§ **DETTAGLI DEL COMPITO**:
Ricopia senza modifiche le righe dei record qui sotto: comincia dalla riga che contiene "Out of the options" e fermati dopo quella che contiene "682 millimetres".

§ **DATI FORNITI**:
======

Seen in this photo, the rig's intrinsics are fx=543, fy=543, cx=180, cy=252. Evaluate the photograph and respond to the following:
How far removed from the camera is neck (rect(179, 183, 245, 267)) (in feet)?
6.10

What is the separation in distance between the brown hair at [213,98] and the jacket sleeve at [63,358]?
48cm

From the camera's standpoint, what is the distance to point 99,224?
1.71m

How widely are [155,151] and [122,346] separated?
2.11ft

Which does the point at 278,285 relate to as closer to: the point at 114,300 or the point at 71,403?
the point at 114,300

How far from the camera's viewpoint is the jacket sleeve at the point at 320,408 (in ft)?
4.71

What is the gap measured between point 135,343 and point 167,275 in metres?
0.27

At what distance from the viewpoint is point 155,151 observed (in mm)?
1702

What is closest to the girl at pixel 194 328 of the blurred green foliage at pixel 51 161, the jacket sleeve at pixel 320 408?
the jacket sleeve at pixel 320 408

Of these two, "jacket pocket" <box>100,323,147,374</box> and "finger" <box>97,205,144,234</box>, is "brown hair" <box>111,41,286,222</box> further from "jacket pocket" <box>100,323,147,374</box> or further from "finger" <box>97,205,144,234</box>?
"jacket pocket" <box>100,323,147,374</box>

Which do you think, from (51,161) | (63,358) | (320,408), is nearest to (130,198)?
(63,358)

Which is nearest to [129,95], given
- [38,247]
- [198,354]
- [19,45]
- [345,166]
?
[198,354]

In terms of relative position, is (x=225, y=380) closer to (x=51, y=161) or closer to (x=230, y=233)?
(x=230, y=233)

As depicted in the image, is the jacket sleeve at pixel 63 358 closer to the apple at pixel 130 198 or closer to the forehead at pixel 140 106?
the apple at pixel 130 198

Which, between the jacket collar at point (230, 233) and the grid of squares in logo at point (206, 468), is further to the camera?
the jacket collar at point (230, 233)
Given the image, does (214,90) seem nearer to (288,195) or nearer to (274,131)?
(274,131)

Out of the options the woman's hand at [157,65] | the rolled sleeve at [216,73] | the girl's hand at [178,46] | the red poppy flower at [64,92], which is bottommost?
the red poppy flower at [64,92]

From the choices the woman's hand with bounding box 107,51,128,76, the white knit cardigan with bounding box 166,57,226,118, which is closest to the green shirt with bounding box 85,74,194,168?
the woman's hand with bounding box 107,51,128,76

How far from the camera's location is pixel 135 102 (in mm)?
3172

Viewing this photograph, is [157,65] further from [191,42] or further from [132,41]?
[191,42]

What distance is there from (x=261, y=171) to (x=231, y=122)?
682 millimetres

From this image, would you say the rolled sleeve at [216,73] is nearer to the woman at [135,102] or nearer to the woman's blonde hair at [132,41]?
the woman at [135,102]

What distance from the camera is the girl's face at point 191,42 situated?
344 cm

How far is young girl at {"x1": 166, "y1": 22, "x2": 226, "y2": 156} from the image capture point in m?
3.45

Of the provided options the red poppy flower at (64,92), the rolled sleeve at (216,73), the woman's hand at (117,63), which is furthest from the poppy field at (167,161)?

======

§ **SOLUZIONE SCRITTA**:
Out of the options the woman's hand at [157,65] | the rolled sleeve at [216,73] | the girl's hand at [178,46] | the red poppy flower at [64,92], which is bottommost?
the red poppy flower at [64,92]

From the choices the woman's hand with bounding box 107,51,128,76, the white knit cardigan with bounding box 166,57,226,118, which is closest to the green shirt with bounding box 85,74,194,168?
the woman's hand with bounding box 107,51,128,76

How far from the camera's location is pixel 135 102 (in mm)?
3172

Viewing this photograph, is [157,65] further from [191,42] or further from [132,41]?
[191,42]

What distance is there from (x=261, y=171) to (x=231, y=122)?
682 millimetres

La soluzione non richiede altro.